Inflation is the increase in the general level of prices. The Consumer Price Index measures the prices of a market basket of goods purchased by the typical urban consumer. Demand-pull inflation is caused by an increase in demand (often due to an increase in the money supply) beyond the ability of firms to supply products. Cost-push inflation results from an increase in the cost of production, which causes firms to reduce supply and raise prices.

Inflation affects consumers by reducing the value of the dollar. Nominal income is the wage in current dollars, while real income removes the effects of inflation, measuring the value of what the paycheck will actually buy in the economy. Unanticipated inflation harms people on fixed incomes because they cannot buy as much with the same income. Savers are hurt because the real value of their savings declines. Creditors are hurt because the money repaid does not have the same purchasing power as the money that was originally loaned. Those who have cost-of-living adjustments (COLAs) in their salaries are unaffected by inflation, because their salaries increase with the rate of inflation, holding their purchasing power steady. Borrowers actually win from inflation, because they repay their debts with dollars that hold less value than the dollars they borrowed. Workers try to anticipate inflation by seeking COLAs or pay increases that match or exceed the inflation rate. Banks and other creditors anticipate inflation by adding the expected rate of inflation to the real interest rate, to determine the nominal interest rate they will charge their customers for loans.

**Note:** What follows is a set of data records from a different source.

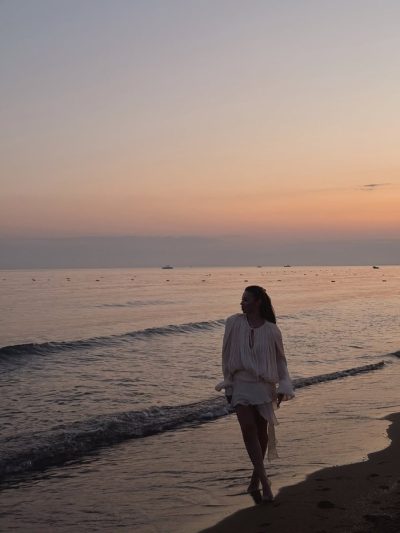 Side beach, Turkey в июне — фото погоды (2025-06-25)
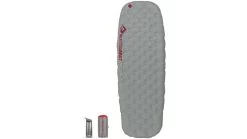 Sea To Summit Ether Light XT Insulated Air Sleeping Mat - Women's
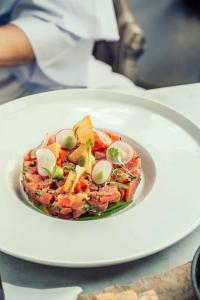 The Ocean Club, a Luxury Collection Resort, Costa Norte - 92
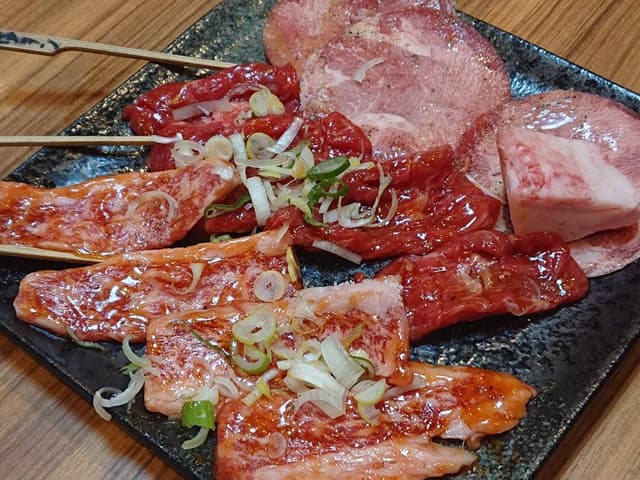 大徳園 - サブ画像1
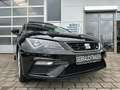 SEAT Leon 1.4 TSI FR 1.HD NAVI SHZ PANO LED PDC 18" Schwarz - thumbnail 1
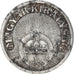 Moneta, Ungheria, 10 Filler, 1941, MB, Acciaio, KM:507a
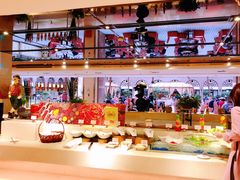-北京王府井天伦王朝酒店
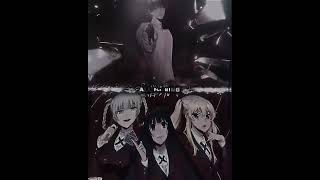Yuuichi Vs Kirari Yumeko Mary Saving Yuuichi Part 3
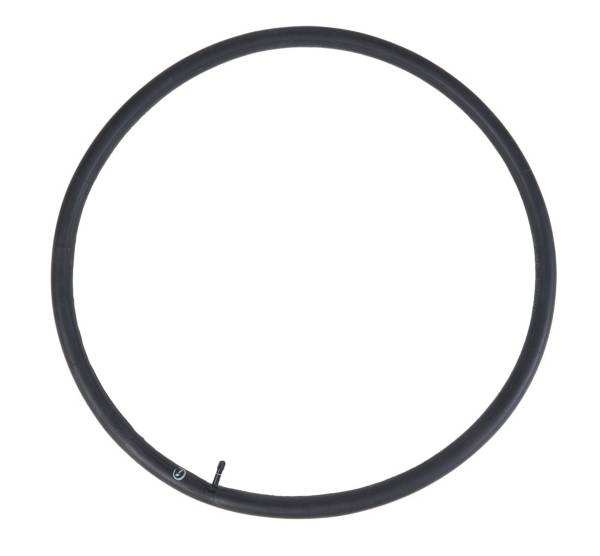 Nishiki Schrader Valve 700c 35-45 Bike Tube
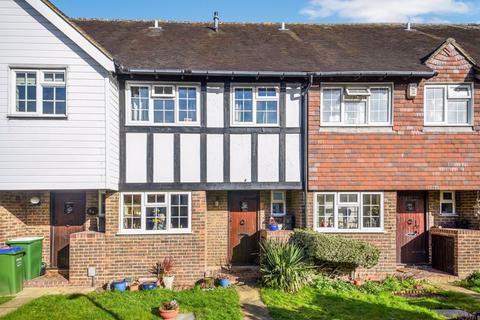33 Cottage Field Close, Sidcup, DA14 4PD
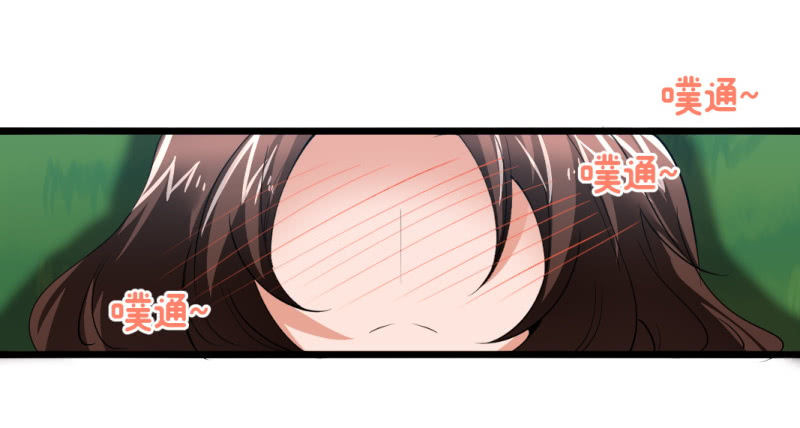 第一百五十三章21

Hyperinflation, the worst degree of inflation, is a situation in which inflation is increasing at a rate of several hundred percent a year. Hyperinflation can result in complete economic collapse. After Germany lost World War I, it was forced to pay heavy reparations to the victorious countries. Germany tried to pay this debt simply by printing more money. By November 15, 1923, it took 4.2 trillion marks (German currency) to equal the value of one U.S. dollar. Meaning that the mark was worth so little that even the paper on which it was printed had greater value.

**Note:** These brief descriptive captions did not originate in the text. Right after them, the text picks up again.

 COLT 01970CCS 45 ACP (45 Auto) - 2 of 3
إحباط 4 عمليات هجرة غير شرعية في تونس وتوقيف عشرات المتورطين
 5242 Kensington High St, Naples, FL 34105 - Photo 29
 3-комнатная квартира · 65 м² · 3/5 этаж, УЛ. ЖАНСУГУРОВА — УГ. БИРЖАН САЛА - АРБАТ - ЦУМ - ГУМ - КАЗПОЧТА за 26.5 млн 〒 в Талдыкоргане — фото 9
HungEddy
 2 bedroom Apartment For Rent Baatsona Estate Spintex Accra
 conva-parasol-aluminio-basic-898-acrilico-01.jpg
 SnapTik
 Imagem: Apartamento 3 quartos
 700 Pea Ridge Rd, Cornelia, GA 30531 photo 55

Stagflation is a combination of economic stagnation or slowdown and high inflation. During a period of stagflation, gross domestic product growth is slow or zero, unemployment is high, and prices are rising. Early in the 1970s, the economy received a shock when the Organization of Petroleum Exporting Countries (OPEC) imposed an oil embargo on the United States and other oil importing countries. Supplies of oil dwindled, driving up the price of gas. The inflation rate, which had already reached worrying levels, soared into double digits. As the economy struggled with rising prices, business activity slowed and the unemployment rate climbed.

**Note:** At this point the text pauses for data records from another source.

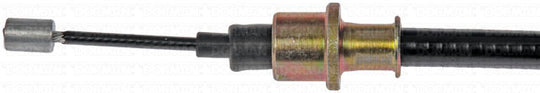 C661147 Parking Brake Cable Dorman - First Stop Canada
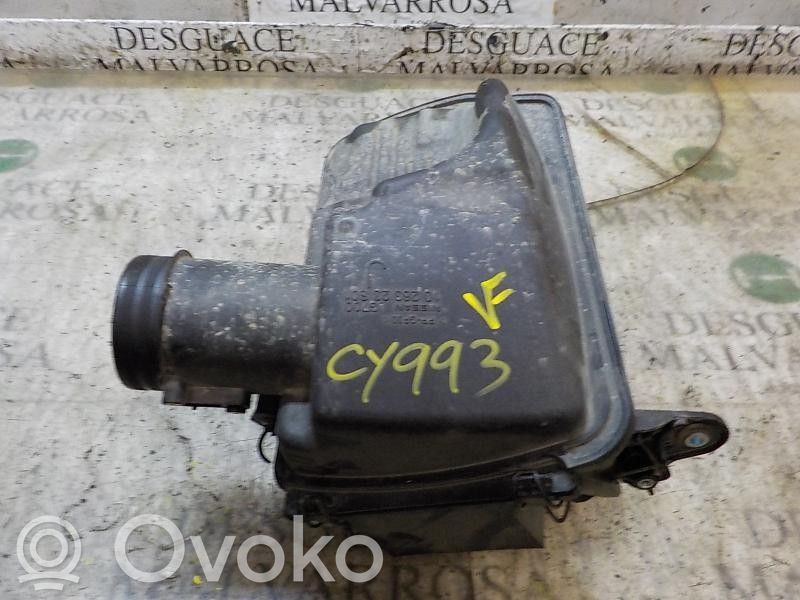 Luftfilter   16500JG70D
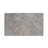 Rivora  SPC Wall Tiles, Beige
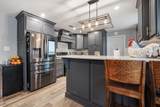 834 Dumas Avenue - Photo 18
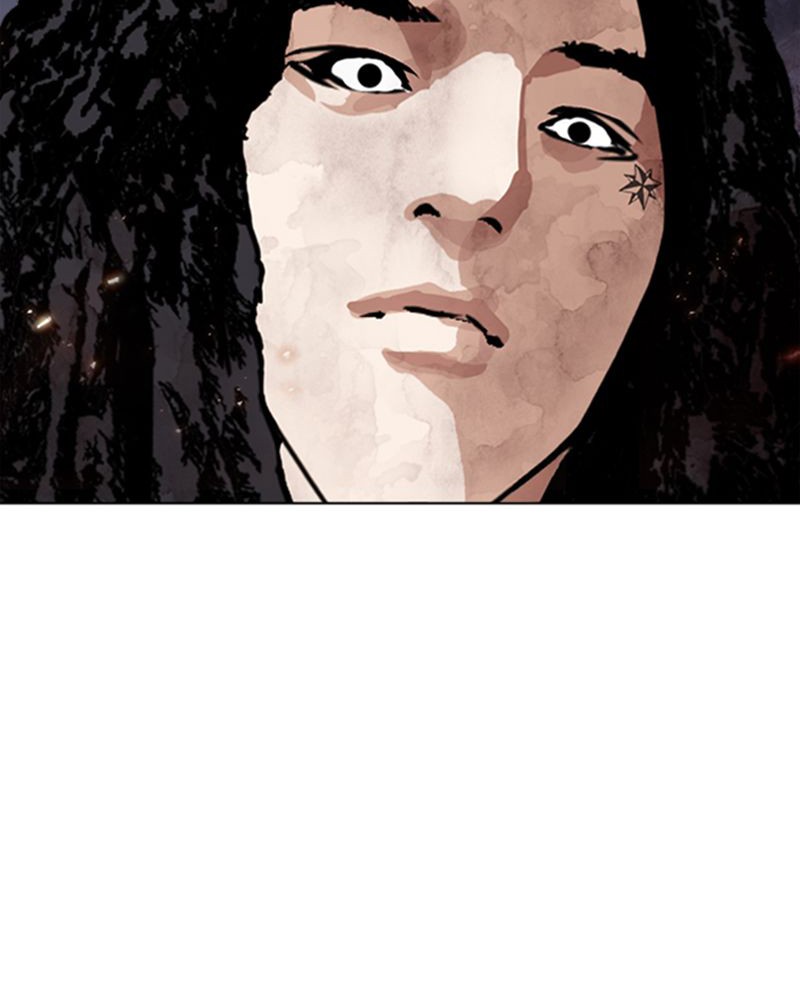 Lookism Chapitre 282 - Page 167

A decrease in the average price level of all goods and services in an economy is known as deflation. Deflation may occur when aggregate demand decreases more rapidly than aggregate supply. In such situations, sellers are forced to lower prices to attract buyers. As price decreases, the amount a dollar buys increases. Therefore, deflation boosts the real purchasing power of the dollar. The most prolonged and most recent deflationary period in U.S. history occurred during the Great Depression, when high unemployment coupled with reductions in wages caused aggregate demand and prices to fall.